United States District Court, W.D. New York

July 26, 2017

BILLIE R. BANKS, Plaintiff,
v.
GENERAL MOTORS, LLC, Defendant.

          ORDER

          HON. HUGH B. SCOTT, UNITED STATES MAGISTRATE JUDGE

         Before the Court is plaintiff's third (cf. Docket Nos. 48, 51 (motions to compel); Docket No. 59 (Order)) motion to compel (Docket No. 65). Responses to this motion were due by June 29, 2017, with replies due July 6, 2017 (Docket No. 66). Defendant filed a timely response (Docket No. 70) and plaintiff duly replied (Docket No. 71), and the motion was deemed submitted.

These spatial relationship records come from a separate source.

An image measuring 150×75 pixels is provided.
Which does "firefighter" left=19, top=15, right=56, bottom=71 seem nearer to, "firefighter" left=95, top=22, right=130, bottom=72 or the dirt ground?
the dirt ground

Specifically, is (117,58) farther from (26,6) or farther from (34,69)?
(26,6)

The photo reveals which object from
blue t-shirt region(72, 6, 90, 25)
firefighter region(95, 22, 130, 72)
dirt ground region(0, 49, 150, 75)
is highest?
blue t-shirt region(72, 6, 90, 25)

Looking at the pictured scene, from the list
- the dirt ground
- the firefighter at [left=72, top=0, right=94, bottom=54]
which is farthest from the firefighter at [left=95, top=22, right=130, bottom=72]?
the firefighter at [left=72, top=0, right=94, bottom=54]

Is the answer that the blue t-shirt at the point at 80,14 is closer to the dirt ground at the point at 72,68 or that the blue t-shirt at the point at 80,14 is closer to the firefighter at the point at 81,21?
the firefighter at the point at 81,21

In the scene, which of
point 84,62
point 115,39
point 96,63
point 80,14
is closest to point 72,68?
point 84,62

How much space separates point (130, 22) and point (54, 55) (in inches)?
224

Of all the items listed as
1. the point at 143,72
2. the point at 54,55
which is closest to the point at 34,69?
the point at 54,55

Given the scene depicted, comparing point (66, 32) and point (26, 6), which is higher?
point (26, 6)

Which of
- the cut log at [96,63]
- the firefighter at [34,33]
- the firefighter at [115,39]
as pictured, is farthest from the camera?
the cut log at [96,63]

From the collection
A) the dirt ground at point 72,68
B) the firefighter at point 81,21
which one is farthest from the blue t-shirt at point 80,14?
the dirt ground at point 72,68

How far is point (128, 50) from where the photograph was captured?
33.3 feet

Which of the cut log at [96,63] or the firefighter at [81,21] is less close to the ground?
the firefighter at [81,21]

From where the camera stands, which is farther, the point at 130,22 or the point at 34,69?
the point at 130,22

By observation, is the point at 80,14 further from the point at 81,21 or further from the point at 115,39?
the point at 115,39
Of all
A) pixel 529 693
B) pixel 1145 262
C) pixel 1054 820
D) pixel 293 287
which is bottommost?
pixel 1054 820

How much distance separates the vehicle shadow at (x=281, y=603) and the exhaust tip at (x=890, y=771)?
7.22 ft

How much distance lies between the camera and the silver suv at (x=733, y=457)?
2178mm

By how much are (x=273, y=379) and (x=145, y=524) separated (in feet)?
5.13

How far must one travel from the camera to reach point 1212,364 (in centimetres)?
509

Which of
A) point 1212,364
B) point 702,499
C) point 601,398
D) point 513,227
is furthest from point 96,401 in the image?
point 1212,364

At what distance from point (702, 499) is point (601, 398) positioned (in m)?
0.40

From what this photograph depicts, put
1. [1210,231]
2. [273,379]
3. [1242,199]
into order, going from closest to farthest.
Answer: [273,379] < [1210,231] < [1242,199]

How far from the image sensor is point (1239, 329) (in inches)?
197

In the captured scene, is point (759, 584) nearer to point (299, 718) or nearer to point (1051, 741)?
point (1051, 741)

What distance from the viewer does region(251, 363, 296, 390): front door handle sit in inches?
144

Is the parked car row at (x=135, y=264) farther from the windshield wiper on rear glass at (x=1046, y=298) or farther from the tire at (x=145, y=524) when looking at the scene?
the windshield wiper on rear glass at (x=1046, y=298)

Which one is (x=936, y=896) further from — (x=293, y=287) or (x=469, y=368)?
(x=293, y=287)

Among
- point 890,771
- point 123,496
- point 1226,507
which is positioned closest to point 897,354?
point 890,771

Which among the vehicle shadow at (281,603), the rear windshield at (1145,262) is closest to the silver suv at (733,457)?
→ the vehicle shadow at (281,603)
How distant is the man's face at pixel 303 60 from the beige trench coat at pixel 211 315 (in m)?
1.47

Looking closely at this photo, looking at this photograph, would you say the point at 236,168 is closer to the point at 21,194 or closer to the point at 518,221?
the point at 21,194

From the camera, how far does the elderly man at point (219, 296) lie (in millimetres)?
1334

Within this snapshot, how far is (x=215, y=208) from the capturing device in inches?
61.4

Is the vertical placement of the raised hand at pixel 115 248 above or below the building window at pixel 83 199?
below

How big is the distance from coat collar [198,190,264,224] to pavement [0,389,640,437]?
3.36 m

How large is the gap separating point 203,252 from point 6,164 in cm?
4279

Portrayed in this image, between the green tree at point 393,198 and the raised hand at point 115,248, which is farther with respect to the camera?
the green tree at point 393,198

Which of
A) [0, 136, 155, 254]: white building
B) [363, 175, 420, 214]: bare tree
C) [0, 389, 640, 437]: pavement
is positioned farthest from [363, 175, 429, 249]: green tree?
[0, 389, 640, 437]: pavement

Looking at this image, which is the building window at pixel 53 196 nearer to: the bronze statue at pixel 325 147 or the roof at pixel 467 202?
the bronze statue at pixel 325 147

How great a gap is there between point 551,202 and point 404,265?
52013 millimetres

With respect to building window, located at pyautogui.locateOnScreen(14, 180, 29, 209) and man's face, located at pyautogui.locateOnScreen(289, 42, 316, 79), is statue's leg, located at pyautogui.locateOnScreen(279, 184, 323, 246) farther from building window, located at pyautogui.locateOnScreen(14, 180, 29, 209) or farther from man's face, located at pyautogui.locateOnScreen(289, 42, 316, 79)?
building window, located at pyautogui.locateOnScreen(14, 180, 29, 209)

         Meanwhile, the Scheduling Order (Docket Nos. 59, 63) had discovery conclude by June 26, 2017; this Court later recognized that this deadline would need to be changed due to the pending motion to compel (Docket No. 66). The parties then moved jointly to extend time to conduct depositions (Docket No. 67), which was granted (Docket No. 68). Discovery then was due by July 14, 2017, again with this Court providing that this deadline may be extended further upon action on the pending motion to compel (Docket No. 69).

         BACKGROUND

         This is a Title VII action in which plaintiff also alleged claims under the New York State Human Rights Law (Docket No. 1, Compl). As summarized in a prior series of motions (Docket No. 48, Pl. Atty. Decl. ¶ 3; Docket No. 59, Order of Feb. 13, 2017, at 2), plaintiff claims that she was discriminated against due to her race and sex, that defendant created and permitted a hostile work environment, and retaliated against her when she complained about this discrimination (e.g., Docket No. 48, Pl. Atty. Decl. ¶ 3). Plaintiff, an African American woman (Docket No. 1, Compl. ¶ 23), alleges that in 2006 she was employed as a Site Safety Supervisor at defendant's Lockport, New York, plant, after working in other positions at that plant since 1996 (id. ¶¶ 31-33). She claims that she was underpaid relative to white male employees in similar positions (id. ¶ 36) and that she was subjected to different terms and conditions of employment due to her race and gender (id. ¶ 43). From October 2002 defendant hired an investigator to follow plaintiff while she was out of work on disability (id. ¶ 44). When plaintiff returned to work, plaintiff was accused by personnel director Jim Fennell of stealing company time by fraudulently claiming disability, which plaintiff denied. Nevertheless, plaintiff was terminated. (Id. ¶ 45.) Plaintiff's medical records confirmed her disability and limitations (id. ¶ 46). After reporting this, plaintiff was reinstated, but no punitive action was taken against Fennell (id. ¶ 47). She alleged other instances of racial and gender discrimination (id. ¶¶ 49-55 (use of racial epithet without punishment), 56 (plaintiff's directive as Safety Supervisor being ignored by white employees), 57 (unlike white Safety Supervisors, plaintiff was never provided support staff)).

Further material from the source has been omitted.